The case was recently back in the headlines because last month, the players filed multi-million dollar lawsuits against Nifong, alleging that his reckless and false prosecution destroyed their reputations. But even if he is held accountable through the players’ civil lawsuit, will his punishment be sufficient given the damage he caused to public confidence in our criminal justice system? And is he an exception or are there other prosecutors solely bent on winning, no matter what the evidence says?
An exhaustive 1999 study by the Center for Public Integrity found that, since 1963, the homicide convictions of at least 381 defendants nationally were thrown out because prosecutors concealed evidence suggesting that the defendant was innocent or presented evidence they knew to be false. Not one of those prosecutors was ever convicted of a crime. Not one was ever barred from practicing law. Instead, many were promoted or have become judges. Of those 381 defendants, 67 had been sentenced to death. Nearly 30 of those 67 were subsequently freed.
According to the study, “[w]ith impunity, prosecutors across the country have violated their oaths and the law, committing the worst kinds of deception in the most serious of cases. They have prosecuted black men, hiding evidence the real killers were white. They have prosecuted a wife, hiding evidence her husband committed suicide. They have prosecuted parents, hiding evidence their daughter was killed by wild dogs. They do it to win. They do it because they won't get punished.”
Little has changed in the nearly ten years since that study. State bar associations routinely discipline lawyers for misappropriating even small amounts of funds held for their clients. But when a person's liberty —or life— is at stake and prosecutors withhold evidence so significant that its disclosure would have created "a reasonable probability of a different outcome,"
Kyles v. Whitley, 514 U.S. 419, 434 (1995),
it is hard to imagine any more reprehensible conduct by a lawyer, and yet this behavior goes unpunished.
Astonishingly, this practice of withholding relevant evidence occurs right under the noses of the judges who make these findings of misconduct. And these judges know exactly what they should do when prosecutorial misconduct occurs.
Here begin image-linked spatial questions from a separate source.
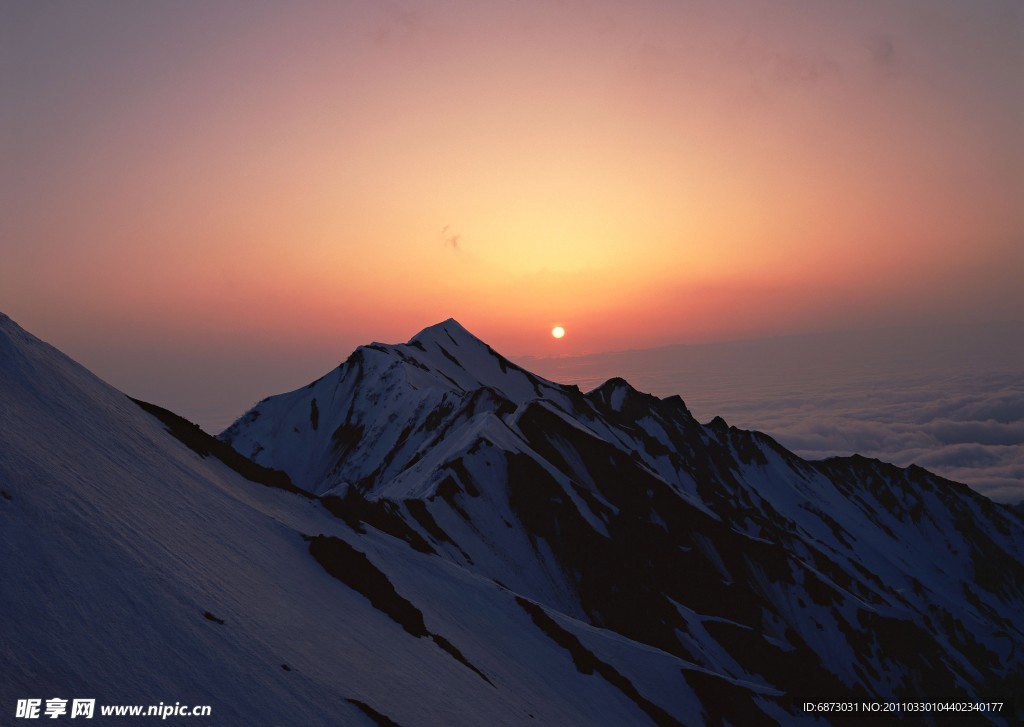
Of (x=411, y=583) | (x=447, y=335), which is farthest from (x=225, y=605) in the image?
(x=447, y=335)

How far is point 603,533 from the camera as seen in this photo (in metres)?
86.5

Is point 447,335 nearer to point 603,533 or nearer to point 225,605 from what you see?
point 603,533

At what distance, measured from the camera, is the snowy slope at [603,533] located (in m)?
76.6

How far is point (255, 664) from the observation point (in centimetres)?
2450

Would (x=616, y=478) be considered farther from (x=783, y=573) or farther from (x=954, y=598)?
(x=954, y=598)

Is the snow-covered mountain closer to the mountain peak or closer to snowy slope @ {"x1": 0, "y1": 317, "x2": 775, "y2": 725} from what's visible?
snowy slope @ {"x1": 0, "y1": 317, "x2": 775, "y2": 725}

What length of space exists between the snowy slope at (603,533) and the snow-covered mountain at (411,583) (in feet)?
1.34

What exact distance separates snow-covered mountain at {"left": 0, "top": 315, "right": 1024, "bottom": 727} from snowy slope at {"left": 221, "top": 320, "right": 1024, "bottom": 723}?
0.41m

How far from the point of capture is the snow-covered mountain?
912 inches

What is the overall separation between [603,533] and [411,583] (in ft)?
138

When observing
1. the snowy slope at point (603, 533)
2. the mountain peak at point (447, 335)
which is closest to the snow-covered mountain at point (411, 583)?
the snowy slope at point (603, 533)

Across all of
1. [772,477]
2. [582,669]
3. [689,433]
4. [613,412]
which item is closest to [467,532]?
[582,669]

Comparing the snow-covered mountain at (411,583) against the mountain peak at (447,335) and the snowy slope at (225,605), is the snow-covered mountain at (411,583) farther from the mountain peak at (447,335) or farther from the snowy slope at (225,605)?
the mountain peak at (447,335)

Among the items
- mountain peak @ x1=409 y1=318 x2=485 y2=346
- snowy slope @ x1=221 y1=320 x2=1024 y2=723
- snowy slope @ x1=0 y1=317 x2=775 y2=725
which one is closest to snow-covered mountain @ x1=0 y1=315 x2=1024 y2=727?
snowy slope @ x1=0 y1=317 x2=775 y2=725
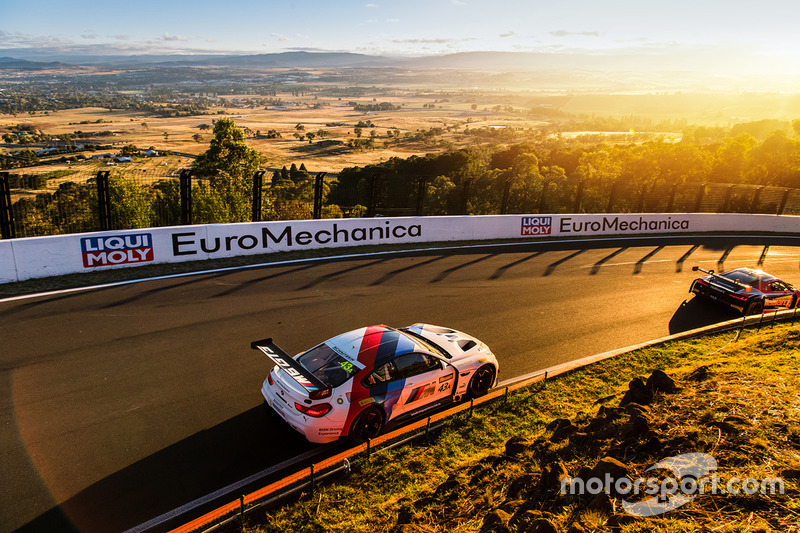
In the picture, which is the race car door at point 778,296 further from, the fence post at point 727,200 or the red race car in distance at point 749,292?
the fence post at point 727,200

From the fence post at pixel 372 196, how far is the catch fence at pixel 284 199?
0.04m

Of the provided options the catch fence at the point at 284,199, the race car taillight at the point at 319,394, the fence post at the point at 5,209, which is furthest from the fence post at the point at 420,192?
the race car taillight at the point at 319,394

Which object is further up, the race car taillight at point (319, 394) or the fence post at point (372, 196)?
the fence post at point (372, 196)

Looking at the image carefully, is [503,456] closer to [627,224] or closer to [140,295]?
[140,295]

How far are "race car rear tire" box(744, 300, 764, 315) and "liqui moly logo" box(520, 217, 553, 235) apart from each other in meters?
9.75

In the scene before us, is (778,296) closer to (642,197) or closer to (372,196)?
(372,196)

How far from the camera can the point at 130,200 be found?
16859 millimetres

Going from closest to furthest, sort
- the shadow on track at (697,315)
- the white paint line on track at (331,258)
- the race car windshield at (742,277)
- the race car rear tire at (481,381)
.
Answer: the race car rear tire at (481,381) → the white paint line on track at (331,258) → the shadow on track at (697,315) → the race car windshield at (742,277)

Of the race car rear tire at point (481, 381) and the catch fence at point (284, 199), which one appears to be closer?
the race car rear tire at point (481, 381)

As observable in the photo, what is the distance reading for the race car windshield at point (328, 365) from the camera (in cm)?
705

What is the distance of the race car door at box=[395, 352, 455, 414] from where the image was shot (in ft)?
25.0
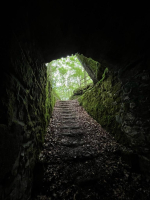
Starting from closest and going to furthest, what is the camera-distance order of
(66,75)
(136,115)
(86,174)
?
(86,174), (136,115), (66,75)

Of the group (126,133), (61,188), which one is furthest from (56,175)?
(126,133)

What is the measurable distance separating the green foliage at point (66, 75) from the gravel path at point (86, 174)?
28.3 ft

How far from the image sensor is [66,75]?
2231 centimetres

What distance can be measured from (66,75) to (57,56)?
19048 mm

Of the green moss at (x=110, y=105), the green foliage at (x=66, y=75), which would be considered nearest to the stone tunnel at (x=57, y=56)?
the green moss at (x=110, y=105)

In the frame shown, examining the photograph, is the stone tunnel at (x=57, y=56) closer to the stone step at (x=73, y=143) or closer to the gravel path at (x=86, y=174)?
the gravel path at (x=86, y=174)

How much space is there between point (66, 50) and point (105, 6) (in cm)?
179

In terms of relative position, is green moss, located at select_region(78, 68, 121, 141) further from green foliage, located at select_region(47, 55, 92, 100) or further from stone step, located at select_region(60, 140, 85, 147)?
green foliage, located at select_region(47, 55, 92, 100)

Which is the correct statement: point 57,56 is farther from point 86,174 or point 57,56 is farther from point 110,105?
point 86,174

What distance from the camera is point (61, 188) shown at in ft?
7.11

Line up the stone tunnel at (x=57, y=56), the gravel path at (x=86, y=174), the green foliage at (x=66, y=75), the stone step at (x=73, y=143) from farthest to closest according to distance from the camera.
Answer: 1. the green foliage at (x=66, y=75)
2. the stone step at (x=73, y=143)
3. the gravel path at (x=86, y=174)
4. the stone tunnel at (x=57, y=56)

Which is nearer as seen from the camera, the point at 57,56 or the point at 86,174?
the point at 86,174

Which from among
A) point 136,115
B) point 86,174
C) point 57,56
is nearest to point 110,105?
point 136,115

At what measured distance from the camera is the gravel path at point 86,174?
2.09 metres
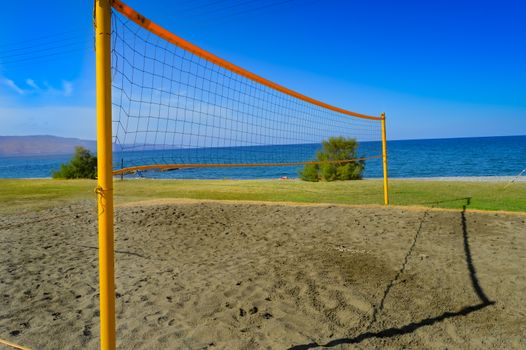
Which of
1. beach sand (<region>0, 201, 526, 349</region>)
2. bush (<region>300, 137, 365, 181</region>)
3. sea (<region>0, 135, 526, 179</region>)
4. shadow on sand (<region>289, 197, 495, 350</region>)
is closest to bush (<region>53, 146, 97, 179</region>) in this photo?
sea (<region>0, 135, 526, 179</region>)

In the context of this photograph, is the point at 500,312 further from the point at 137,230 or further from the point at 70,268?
the point at 137,230

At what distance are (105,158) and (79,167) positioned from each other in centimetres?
2188

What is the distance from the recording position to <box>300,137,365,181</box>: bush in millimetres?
16536

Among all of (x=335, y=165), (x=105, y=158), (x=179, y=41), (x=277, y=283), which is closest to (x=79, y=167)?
(x=335, y=165)

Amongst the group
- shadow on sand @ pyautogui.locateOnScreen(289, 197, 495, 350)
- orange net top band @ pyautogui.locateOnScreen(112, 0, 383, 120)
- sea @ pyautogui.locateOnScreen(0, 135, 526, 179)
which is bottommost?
shadow on sand @ pyautogui.locateOnScreen(289, 197, 495, 350)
The American Bar Association’s Code of Judicial Conduct instructs the courts to inform the appropriate authority whenever a judge knows that a lawyer has committed a violation of the rules of professional conduct that raises a substantial question as to the lawyer’s honesty, trustworthiness or fitness as an attorney.
Unfortunately, the only conduct in criminal cases that ever seems to be referred to state bar associations involves that of defense counsel. One searches nearly in vain for referrals of wayward prosecutors, let alone criminal prosecutions of them.
In the Duke case, it appears that the system did work. These three young white men, with families wealthy enough to send them to Duke and resources sufficient to hire lawyers and investigators, successfully challenged Mr. Nifong’s outrageous conduct. Their sustained efforts led not only to the students’ complete exoneration, but also to the investigation and eventual disbarment of their out-of-control prosecutor.
Why is it that the system worked for them, and for virtually no one else?
Too often, the distressing reality is that it takes wealth to ensure effective lawyering, and that those with insufficient resources end up with inexperienced and under-resourced, or even no, lawyers. In cases involving prosecutorial misconduct, in which the defendant does not have the resources to mount a defense and challenge the misconduct, the result is vastly different from that of the Duke case.
We should demand more from our prosecutors, whose obligation is to do justice. We should demand more from our courts and bar associations, institutions entrusted with policing the legal profession and protecting us from lawyers who take unfair advantage or even cheat. The wealth of the accused should not determine whether an unethical prosecutor is turned over to the bar association for investigation and prosecution. Our criminal justice system owes us no less if we are to be truly a land of “equal justice under the law.”